Saturday, September 6, 2008

Network externalities

One of the concepts brought up in Chapter 4 of the HFM book is the phenomenon known as "network externalities." It's also called the "network effect," and refers to a basic process best illustrated when we think about the telephone: As individual users join the phone network, their subscription enhances the value of that network for everyone else on it, without them necessarily intending to do that. Thus, the "externality" points to something that's out of the end-user's control—in this case, the positive value created by his or her decision to subscribe to the network.

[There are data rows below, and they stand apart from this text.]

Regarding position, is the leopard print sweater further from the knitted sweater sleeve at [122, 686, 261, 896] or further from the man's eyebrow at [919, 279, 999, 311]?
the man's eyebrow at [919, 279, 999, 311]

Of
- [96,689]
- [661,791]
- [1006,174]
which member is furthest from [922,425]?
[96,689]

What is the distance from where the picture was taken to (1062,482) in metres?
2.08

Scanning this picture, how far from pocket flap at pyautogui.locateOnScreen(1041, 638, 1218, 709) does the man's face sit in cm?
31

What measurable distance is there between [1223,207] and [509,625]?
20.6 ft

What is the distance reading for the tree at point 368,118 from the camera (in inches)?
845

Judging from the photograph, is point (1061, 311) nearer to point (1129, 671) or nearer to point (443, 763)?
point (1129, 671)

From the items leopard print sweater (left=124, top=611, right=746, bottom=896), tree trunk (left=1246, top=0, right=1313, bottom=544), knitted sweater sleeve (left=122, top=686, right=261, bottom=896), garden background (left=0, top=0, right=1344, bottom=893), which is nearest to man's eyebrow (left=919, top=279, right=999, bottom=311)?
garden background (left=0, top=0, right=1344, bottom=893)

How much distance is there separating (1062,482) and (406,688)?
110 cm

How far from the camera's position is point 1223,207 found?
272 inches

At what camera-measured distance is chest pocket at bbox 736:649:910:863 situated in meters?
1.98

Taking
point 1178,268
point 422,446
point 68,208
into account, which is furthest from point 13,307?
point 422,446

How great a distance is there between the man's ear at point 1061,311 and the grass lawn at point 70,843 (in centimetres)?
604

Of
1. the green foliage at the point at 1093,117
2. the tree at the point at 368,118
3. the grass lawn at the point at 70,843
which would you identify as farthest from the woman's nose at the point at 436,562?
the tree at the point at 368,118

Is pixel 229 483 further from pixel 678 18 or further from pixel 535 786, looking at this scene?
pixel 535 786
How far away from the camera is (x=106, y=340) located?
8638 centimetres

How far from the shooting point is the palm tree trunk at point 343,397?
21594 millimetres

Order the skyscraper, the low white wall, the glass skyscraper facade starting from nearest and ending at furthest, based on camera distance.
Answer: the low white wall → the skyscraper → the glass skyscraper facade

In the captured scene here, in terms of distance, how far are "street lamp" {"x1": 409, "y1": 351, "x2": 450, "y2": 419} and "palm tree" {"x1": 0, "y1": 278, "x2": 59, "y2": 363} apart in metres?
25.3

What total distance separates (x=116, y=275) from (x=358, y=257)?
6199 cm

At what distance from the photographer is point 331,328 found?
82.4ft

All of this is pretty obvious, of course, but to extend this thought on network externalities I would like to mention two other examples (since the telephone example is the one so often used to explain this concept). First, I remember when I first got an e-mail address, way back around 1993 or '94 (yes, I was one of the early, early adopters!). While it was a fun curiosity, I couldn't e-mail hardly anyone behind my circle of fellow geeks in the high school computer lab because the network was so limited and the difficulty so great in trying to find friends and family online. Even in 1996, when I began as a college freshman, I remember having to pay for a university e-mail account! How things change.

Moving beyond e-mail, consider the more recent example of Facebook. When I first joined the site just a year ago, there weren't too many of my friends and family on the network because, like me, most of them had grown up before the social networking craze. So, at the time, the network didn't have much value to me personally. I hardly looked at it for at least six months or more. Then, as I returned to it one day this summer, I asked Facebook to plumb my address book for contacts already signed on to the site ... and was stunned to see how the number had grown by at least 100 or more. The site clearly had passed the early-adopter stage of 18-25 college students and moved into the early/late majority hump in the Rogers' innovation curve. And now, at this point, the Facebook network had great value to me—value in terms of warranting my time and attention, if not my actual spending. In joining the network, my friends and family had contributed a positive externality that transformed the site's value for me.